= Complete the following =
1. Answer these from the passage on Spanish timeshare law, one line each:
(a) On what date did the Spanish Government bring the Directive into law?
(b) What maximum length did the law set for general Timeshare contracts?
(c) What did the Spanish Timeshare industry have to do about existing contracts?
2. According to the passage on Spanish timeshare law, why should new guidance have come from the trade body once the law was considered? Answer in one to three sentences.

------ Passage for review ------

On the 5th of January 1999, the Spanish Government brought into law a Directive in Spain (42/98). This law imparted many rights and for the benefit of Timeshare consumers. It outlawed the taking of advanced payments, ruled unlawful Floating Timeshare contracts and limited general Timeshare contracts from perpetuity to no longer than 50 years. The law was publicised and disseminated to all Timeshare Resorts. The knowledge of this law became widely known all over Europe and within the Timeshare community.
The law being known to the entire Spanish Timeshare industry, who were required them to amend the many existing contracts and never issue further Timeshare contracts which were incompatible with the new Law. Many would believe that the new law would be considered by Resort owners and the Organisation for Timeshare in Europe (OTE). When considered new guidance should have flowed from the trade body, so as to disseminate clear and consistent advice on their members and on how to deal with the issues the new law raised in the Timeshare community.

------ Data below ------

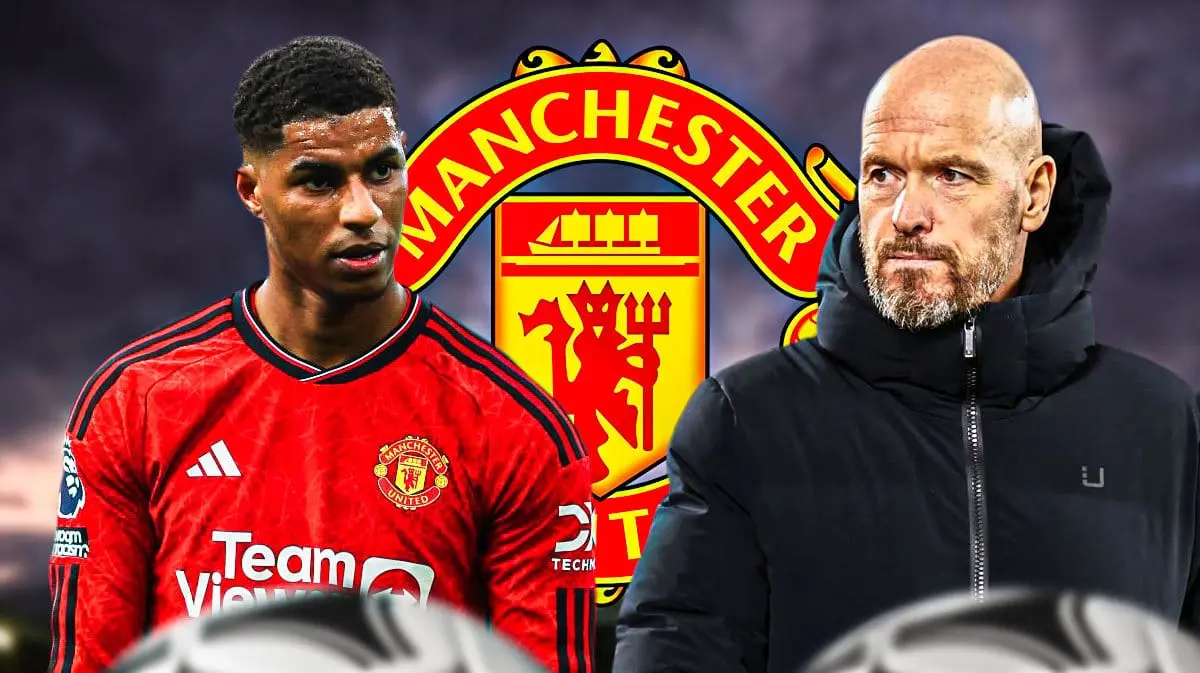 Eric Ten Hag faces criticism due to Marcus Rashford’s struggles | yalla shoot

------

= Outputs by task =
1.
(a) The 5th of January 1999.
(b) No longer than 50 years.
(c) Amend them, and never issue further Timeshare contracts incompatible with the new law.

2. The guidance should have come from the trade body so that clear and consistent advice reached its members. That advice would cover how to deal with the issues the new law raised in the Timeshare community.